For all of these reasons, one might expect Congress to have established a highly muscular patent agency. This has not happened. Not only does the PTO lack substantive rulemaking authority, but the PTO's reviewing court, the Court of Appeals for the Federal Circuit, does not give any formal deference to legal decisions made by the agency in its statutorily authorized case-by-case adjudication.

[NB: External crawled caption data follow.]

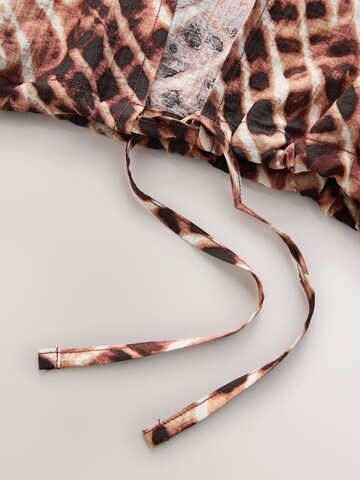 Next Halenka – hnědá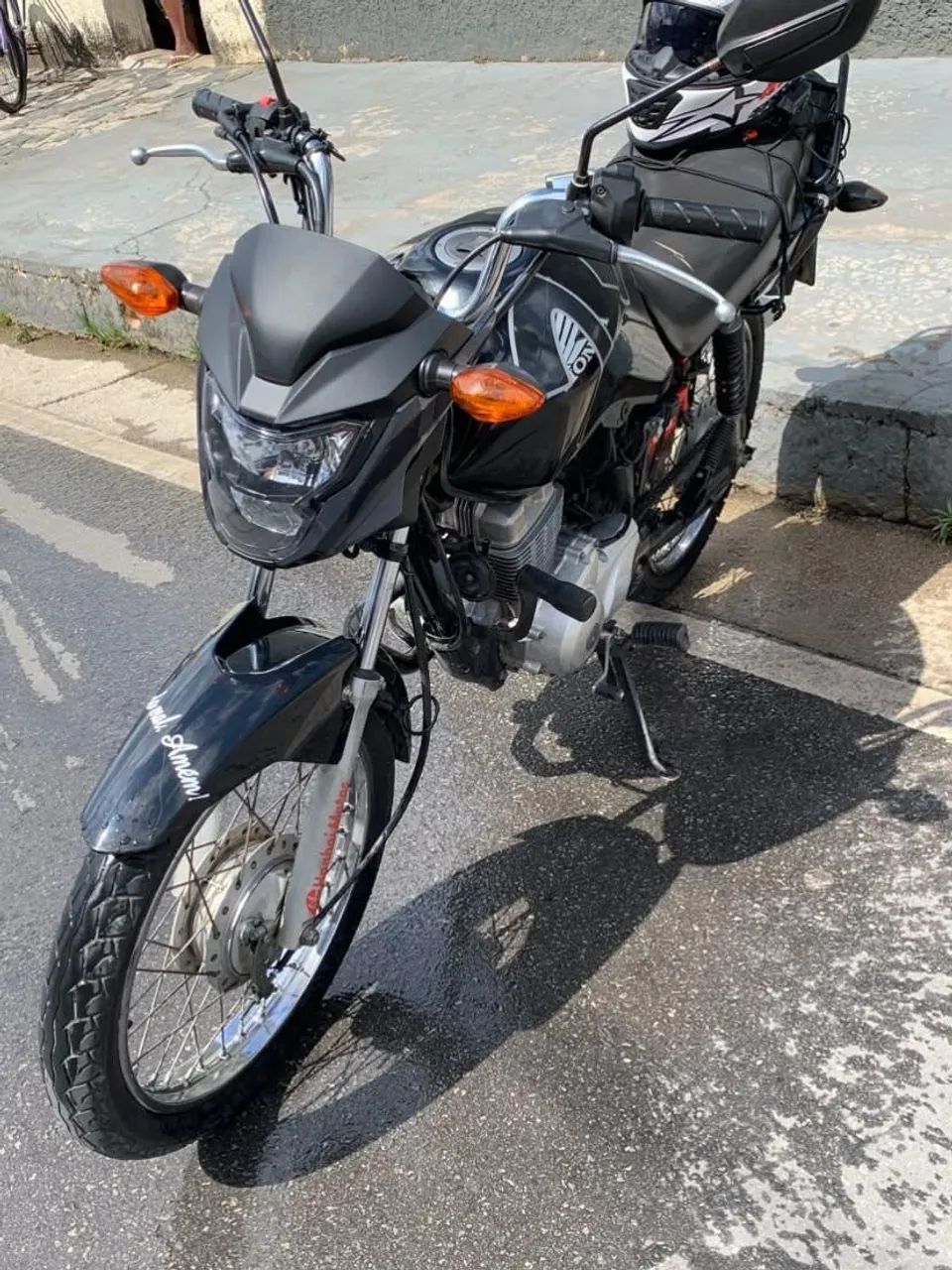 CG fan 125  - Foto 2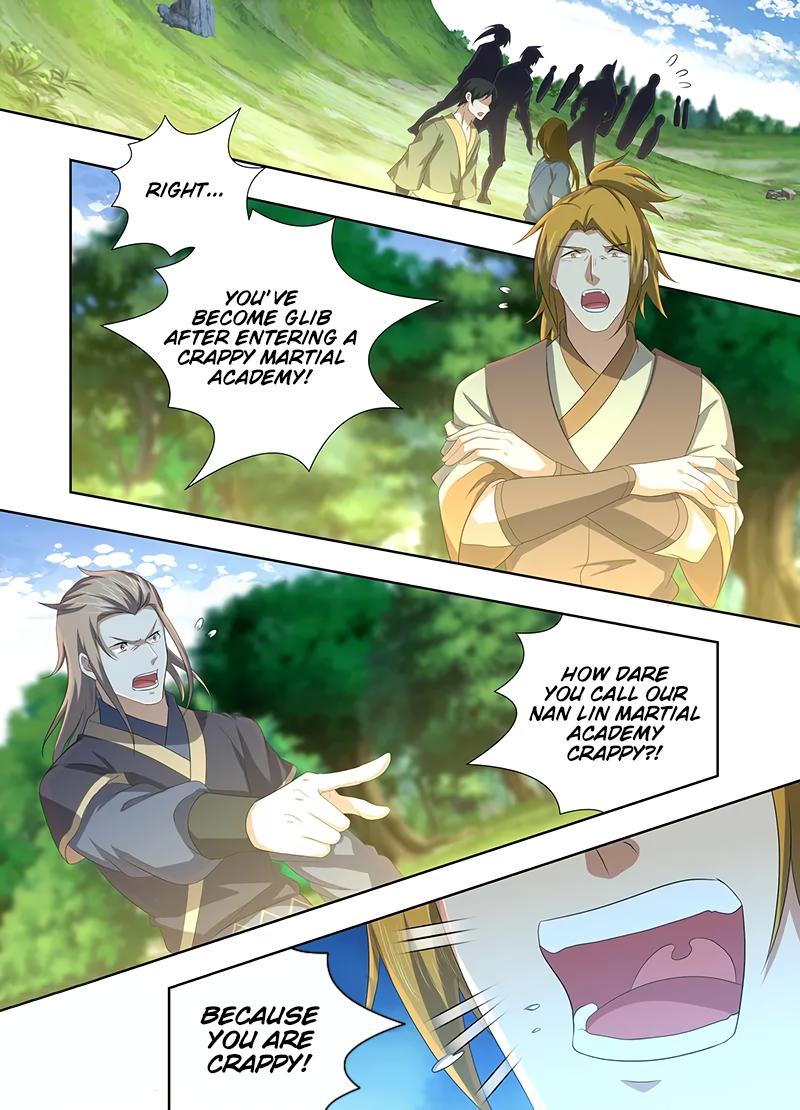 Yong Heng Zhi Zun Chapter 223 page 2 - Chapter 223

Even in the face of all of these obstacles, the PTO has had some success in reforming substantive law in a manner that gives it more power in the decision-making process. The courts appear to have accepted, at least implicitly, the PTO's argument that these substantive reforms will help the agency manage its workload and improve the quality of the patents that it issues. In the 2005 case In re Fisher, the PTO succeeded in convincing the Federal Circuit of the validity of its heightened standard for evaluating the utility of patent applications. As a consequence, patentees cannot file applications until they have a "specific" and "substantial" use for their inventions. In 2006, the PTO worked with the Justice Department's Office of the Solicitor General to shape Supreme Court interest in and reform of the core patentability standard of nonobviousness. The result was the Supreme Court's 2007 decision in KSR International Co. v. Teleflex Inc., which has made it easier for the PTO to deny arguably "obvious" patents. In October 2008, the PTO was successful in leveraging the threat of Supreme Court intervention on the issue of patentable subject matter to secure from the Federal Circuit an en banc decision, In re Bilski, upholding the PTO policy of excluding from patentability processes that are not tied to a physical transformation or machine. Most recently, the PTO was able to rely on KSR and an earlier Supreme Court decision, Dickinson v. Zurko, which mandated significant deference to factual findings made by the PTO in the context of patent denials, to secure an April 2009 Federal Circuit victory with respect to the PTO's application of nonobviousness to DNA-sequence claims.